#### Records provided:

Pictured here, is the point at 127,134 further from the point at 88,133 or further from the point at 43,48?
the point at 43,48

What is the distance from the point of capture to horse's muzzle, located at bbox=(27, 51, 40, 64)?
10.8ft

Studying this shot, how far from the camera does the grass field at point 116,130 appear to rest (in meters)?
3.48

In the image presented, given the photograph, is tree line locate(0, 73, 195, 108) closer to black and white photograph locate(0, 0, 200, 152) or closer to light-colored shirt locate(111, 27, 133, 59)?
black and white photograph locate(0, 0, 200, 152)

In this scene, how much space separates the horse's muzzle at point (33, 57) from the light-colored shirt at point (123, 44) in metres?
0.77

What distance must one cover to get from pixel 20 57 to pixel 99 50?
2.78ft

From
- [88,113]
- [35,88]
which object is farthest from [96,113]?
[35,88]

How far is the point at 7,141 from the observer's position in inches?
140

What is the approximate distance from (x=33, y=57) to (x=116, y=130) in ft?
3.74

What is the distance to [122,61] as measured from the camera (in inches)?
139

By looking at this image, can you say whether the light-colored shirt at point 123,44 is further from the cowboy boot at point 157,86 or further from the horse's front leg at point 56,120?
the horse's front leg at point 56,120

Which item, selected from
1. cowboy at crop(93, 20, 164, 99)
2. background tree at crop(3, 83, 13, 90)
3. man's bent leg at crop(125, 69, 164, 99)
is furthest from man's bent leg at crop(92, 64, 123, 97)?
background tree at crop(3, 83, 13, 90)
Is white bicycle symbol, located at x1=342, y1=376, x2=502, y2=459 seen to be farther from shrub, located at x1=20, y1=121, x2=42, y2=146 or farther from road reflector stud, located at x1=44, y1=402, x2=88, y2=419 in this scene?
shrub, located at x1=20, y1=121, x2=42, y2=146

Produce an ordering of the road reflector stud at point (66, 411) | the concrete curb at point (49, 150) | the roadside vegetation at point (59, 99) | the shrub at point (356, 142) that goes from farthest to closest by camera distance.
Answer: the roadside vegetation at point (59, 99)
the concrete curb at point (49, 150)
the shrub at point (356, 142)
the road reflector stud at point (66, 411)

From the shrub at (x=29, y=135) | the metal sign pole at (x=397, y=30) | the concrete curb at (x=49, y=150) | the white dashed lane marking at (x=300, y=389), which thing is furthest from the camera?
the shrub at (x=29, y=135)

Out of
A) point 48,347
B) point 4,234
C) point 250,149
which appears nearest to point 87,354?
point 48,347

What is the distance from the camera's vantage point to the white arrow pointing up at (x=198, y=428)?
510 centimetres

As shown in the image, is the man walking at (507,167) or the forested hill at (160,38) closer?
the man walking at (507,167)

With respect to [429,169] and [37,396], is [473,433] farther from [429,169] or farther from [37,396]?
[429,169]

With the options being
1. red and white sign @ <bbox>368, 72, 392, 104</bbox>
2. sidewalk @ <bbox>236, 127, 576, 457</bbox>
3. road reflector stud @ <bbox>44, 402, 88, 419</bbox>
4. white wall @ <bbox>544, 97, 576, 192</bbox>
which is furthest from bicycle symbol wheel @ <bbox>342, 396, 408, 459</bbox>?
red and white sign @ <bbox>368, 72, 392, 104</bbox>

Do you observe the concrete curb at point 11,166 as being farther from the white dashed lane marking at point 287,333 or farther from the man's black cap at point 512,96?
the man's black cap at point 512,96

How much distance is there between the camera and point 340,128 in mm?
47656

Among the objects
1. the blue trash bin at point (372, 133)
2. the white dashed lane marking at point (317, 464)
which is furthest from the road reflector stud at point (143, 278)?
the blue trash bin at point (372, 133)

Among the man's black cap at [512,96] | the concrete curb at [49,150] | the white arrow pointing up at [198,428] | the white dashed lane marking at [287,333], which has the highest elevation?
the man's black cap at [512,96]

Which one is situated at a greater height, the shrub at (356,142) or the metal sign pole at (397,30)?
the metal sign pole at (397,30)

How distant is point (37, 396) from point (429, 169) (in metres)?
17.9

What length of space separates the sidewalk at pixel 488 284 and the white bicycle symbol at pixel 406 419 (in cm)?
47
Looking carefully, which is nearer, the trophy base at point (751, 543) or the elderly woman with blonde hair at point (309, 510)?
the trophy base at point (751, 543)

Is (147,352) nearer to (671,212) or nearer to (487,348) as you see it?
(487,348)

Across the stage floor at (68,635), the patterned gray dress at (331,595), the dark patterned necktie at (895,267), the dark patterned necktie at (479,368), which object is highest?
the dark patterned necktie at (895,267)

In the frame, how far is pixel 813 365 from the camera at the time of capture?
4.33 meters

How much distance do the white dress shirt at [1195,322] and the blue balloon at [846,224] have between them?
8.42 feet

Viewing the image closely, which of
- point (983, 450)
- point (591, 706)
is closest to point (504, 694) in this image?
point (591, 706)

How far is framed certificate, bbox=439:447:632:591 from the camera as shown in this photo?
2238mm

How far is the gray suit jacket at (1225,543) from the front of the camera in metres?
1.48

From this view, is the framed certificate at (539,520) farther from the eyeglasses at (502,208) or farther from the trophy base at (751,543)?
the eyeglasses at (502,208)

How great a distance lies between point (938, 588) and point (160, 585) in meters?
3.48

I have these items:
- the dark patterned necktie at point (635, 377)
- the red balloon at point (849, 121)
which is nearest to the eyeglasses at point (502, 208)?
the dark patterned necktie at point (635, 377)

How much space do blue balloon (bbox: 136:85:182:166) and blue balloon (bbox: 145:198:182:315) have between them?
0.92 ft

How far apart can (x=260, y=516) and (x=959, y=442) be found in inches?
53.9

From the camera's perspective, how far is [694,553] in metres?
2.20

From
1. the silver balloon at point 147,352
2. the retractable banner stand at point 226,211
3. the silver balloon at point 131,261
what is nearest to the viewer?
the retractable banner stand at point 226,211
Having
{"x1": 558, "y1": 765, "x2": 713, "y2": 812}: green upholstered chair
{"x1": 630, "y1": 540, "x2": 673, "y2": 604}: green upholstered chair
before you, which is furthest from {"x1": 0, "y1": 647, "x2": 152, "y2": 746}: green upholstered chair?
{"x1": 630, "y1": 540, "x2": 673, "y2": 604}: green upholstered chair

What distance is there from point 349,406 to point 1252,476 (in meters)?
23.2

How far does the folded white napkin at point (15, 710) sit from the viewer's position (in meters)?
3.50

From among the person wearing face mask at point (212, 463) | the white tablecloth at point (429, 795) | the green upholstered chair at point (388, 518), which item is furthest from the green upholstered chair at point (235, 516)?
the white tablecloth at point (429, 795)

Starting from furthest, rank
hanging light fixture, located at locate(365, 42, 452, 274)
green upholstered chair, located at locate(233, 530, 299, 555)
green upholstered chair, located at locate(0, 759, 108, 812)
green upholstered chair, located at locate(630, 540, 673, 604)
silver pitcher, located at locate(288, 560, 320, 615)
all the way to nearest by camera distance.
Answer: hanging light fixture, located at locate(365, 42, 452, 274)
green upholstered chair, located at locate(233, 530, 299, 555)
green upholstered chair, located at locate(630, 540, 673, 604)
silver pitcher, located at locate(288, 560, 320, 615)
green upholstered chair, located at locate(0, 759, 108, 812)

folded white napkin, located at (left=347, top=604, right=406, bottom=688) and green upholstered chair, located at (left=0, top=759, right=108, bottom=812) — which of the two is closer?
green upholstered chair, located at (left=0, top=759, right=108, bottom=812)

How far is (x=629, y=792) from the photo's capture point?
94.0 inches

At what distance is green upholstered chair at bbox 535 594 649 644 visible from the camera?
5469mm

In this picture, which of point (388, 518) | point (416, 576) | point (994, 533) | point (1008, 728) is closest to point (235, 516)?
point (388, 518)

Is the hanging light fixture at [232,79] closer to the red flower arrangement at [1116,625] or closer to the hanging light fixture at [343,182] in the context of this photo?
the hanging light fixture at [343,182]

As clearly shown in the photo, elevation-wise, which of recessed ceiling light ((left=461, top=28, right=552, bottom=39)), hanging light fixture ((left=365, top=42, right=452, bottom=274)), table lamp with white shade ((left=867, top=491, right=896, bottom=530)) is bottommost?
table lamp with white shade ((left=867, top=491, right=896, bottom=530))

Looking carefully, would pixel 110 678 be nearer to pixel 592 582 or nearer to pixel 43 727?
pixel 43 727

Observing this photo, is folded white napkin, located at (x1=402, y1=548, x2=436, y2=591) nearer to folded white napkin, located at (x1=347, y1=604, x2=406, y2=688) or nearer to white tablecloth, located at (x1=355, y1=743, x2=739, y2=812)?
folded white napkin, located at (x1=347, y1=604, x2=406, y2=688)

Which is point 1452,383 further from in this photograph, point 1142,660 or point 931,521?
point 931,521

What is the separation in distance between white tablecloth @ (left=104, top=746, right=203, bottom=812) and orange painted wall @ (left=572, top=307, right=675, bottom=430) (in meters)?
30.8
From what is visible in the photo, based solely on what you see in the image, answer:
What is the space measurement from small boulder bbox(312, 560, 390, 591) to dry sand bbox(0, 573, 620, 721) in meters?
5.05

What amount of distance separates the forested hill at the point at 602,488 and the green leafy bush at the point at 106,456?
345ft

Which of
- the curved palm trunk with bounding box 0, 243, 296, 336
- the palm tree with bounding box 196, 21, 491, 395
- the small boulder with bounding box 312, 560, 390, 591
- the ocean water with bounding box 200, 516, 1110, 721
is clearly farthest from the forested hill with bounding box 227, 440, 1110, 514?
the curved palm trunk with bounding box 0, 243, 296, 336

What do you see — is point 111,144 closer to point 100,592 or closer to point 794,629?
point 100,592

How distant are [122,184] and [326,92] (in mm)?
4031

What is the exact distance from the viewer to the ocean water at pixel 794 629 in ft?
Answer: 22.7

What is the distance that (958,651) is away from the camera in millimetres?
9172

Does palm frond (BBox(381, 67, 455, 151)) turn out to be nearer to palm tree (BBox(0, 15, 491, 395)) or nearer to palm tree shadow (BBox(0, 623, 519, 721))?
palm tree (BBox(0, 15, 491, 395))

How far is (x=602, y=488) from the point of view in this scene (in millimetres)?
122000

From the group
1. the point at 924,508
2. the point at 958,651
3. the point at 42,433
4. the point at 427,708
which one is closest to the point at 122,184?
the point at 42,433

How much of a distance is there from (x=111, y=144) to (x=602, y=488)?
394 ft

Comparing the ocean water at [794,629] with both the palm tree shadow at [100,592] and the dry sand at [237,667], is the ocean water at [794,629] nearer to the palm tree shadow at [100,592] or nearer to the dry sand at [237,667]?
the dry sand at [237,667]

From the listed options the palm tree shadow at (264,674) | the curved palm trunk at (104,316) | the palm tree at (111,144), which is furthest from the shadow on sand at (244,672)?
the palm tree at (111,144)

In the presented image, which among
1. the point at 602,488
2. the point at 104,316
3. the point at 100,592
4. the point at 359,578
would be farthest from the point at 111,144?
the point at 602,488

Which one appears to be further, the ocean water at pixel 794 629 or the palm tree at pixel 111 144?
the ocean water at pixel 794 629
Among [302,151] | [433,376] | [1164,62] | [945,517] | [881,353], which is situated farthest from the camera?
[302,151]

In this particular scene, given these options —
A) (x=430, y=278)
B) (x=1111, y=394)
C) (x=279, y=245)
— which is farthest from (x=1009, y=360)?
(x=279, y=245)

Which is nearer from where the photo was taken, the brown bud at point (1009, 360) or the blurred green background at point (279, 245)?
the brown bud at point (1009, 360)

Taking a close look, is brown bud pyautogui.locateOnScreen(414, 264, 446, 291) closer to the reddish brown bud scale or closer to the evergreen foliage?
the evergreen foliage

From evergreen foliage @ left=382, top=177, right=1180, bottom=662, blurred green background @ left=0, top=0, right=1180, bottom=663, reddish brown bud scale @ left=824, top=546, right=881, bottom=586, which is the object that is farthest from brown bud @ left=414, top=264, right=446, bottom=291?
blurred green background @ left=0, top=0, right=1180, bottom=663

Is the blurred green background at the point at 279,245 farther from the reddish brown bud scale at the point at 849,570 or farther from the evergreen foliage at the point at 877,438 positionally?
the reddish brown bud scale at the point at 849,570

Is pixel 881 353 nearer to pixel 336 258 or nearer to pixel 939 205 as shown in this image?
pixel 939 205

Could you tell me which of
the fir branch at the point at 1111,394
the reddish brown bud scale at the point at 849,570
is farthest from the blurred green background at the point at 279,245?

#### Problem requirements:
Reproduce the lines of the entries above exactly, but only from the line containing "Taking a close" through the final line.

#### The result:
Taking a close look, is brown bud pyautogui.locateOnScreen(414, 264, 446, 291) closer to the reddish brown bud scale or closer to the evergreen foliage?
the evergreen foliage

From evergreen foliage @ left=382, top=177, right=1180, bottom=662, blurred green background @ left=0, top=0, right=1180, bottom=663, reddish brown bud scale @ left=824, top=546, right=881, bottom=586, which is the object that is farthest from brown bud @ left=414, top=264, right=446, bottom=291?
blurred green background @ left=0, top=0, right=1180, bottom=663

Is the blurred green background at the point at 279,245 farther from the reddish brown bud scale at the point at 849,570 or farther from the evergreen foliage at the point at 877,438 positionally?
the reddish brown bud scale at the point at 849,570

Is pixel 881 353 nearer to pixel 336 258 or nearer to pixel 939 205 as shown in this image?
pixel 939 205

Could you tell me which of
the fir branch at the point at 1111,394
the reddish brown bud scale at the point at 849,570
is farthest from the blurred green background at the point at 279,245?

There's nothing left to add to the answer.